175g unsalted butter, chopped, at room temperature
2 tablespoons caster sugar
2 x 85g packets raspberry or lime jelly crystals
1 cup self-raising flour
1 cup plain flour
½ x 330g packet royal icing (1 ¼ cups)
1 ½ - 2 tablespoons hot water
Grease and line two large oven trays with baking paper.
Place butter, sugar and 1/2 cup of the jelly crystals in a small bowl of electric mixer, reserving remaining jelly crystals for decoration.
Beat until light and fluffy. Add egg. Beat until combined. Transfer to a large bowl. Add flours. Stir until combined. Roll level tablespoons of mixture into balls. Place, about 4cm apart, on prepared trays.
Cook in a moderately slow oven (160C), swapping trays halfway through, for about 12 minutes, or until just firm to touch. Remove. Stand on trays for 5 minutes. Transfer to a wire rack to cool completely.

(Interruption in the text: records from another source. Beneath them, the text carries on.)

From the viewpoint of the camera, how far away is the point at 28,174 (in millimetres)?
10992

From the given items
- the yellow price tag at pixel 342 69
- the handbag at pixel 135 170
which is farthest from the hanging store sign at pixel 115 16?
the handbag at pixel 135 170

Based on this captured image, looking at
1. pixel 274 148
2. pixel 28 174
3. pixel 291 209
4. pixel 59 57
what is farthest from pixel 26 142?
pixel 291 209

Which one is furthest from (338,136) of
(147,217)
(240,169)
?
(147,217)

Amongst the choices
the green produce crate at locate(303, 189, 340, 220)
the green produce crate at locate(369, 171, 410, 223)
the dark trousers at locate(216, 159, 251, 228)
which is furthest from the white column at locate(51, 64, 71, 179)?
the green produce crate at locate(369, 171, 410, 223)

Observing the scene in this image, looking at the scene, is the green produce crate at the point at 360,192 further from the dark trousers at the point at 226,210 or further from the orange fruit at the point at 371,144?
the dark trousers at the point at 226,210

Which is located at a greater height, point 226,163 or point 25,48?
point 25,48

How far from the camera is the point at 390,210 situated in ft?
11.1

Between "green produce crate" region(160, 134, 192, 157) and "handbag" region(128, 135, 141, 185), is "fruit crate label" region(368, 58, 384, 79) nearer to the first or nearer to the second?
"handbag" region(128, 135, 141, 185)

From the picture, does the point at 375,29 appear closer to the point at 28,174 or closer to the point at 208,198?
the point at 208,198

To make icing, place icing mix in a medium bowl. Stir in enough hot water (we used about 1 ¾ tablespoons) to form a spreadable consistency. (Icing should just drip down sides of biscuit, without being too runny.)
Spoon 1 teaspoon of icing over each biscuit. Spread slightly. Sprinkle with some of the reserved jelly crystals. Allow icing to set before serving.